Show each line of the records below that contains the string "inches", matching case exactly.

*** GIVEN ENTRIES

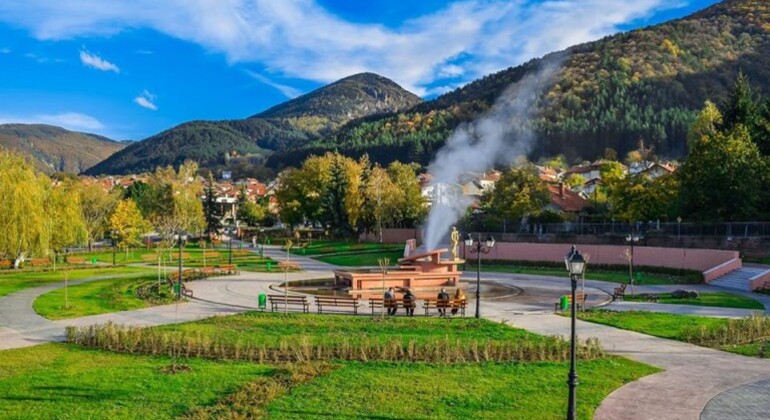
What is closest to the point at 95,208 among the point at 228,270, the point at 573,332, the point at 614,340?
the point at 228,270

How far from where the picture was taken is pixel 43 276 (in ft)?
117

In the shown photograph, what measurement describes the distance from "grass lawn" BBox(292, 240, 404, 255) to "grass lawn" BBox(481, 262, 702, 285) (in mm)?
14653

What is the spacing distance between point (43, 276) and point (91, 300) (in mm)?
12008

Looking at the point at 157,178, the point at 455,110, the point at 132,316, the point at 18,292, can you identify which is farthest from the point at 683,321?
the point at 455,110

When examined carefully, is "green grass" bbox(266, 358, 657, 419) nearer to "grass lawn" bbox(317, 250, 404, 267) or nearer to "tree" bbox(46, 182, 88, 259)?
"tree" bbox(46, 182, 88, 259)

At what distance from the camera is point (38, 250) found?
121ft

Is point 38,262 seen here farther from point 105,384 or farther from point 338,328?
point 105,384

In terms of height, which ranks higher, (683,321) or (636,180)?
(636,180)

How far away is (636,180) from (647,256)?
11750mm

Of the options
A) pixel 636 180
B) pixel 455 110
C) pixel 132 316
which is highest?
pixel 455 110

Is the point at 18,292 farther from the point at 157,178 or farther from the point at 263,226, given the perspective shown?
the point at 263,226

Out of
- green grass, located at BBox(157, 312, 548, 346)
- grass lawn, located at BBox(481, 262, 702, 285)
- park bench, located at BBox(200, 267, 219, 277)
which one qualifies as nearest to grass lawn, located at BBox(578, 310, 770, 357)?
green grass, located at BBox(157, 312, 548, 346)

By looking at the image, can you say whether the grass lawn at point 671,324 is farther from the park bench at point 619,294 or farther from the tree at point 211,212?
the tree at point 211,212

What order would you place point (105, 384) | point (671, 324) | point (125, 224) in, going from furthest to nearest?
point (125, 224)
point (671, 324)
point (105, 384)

******
*** GIVEN ENTRIES

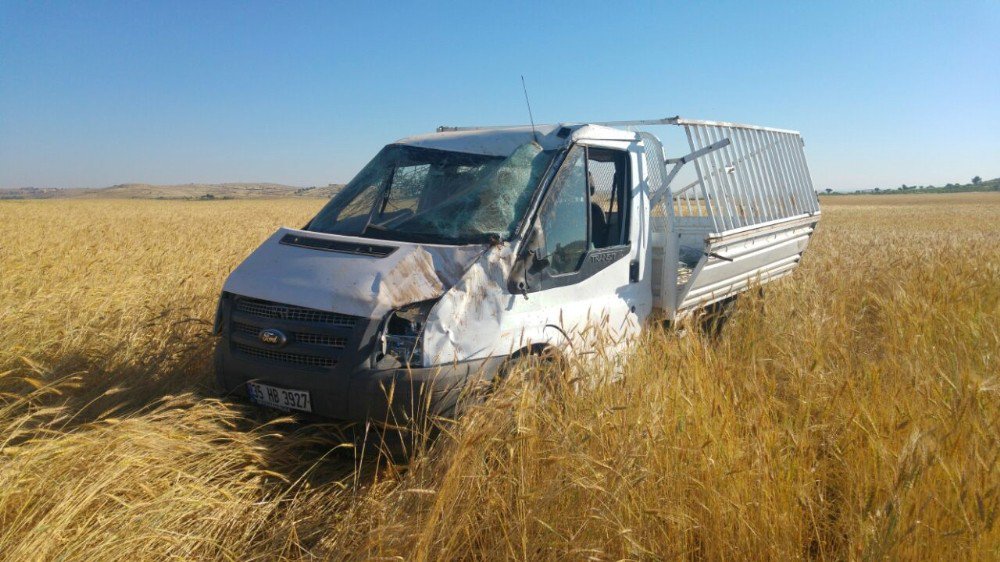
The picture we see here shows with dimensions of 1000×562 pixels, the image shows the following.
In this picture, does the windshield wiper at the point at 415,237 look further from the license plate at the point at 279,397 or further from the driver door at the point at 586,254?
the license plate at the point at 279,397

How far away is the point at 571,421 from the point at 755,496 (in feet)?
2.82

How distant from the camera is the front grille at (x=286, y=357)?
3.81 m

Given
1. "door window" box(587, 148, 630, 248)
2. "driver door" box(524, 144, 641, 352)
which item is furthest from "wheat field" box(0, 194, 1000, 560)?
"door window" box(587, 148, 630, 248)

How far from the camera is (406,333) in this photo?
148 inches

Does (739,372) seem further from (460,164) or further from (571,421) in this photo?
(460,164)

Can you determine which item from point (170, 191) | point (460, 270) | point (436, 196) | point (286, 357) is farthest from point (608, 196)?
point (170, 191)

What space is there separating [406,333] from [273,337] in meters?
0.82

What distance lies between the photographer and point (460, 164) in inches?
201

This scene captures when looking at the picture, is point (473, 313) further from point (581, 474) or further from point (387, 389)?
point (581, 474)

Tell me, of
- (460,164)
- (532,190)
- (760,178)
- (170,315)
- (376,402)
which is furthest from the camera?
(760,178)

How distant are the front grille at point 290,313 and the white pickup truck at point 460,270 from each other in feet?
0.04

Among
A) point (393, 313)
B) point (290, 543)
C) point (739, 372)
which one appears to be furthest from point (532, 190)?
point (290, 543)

******

# CORRECT RESULT:
148 inches
What distance lies between the photographer and point (460, 164) in inches?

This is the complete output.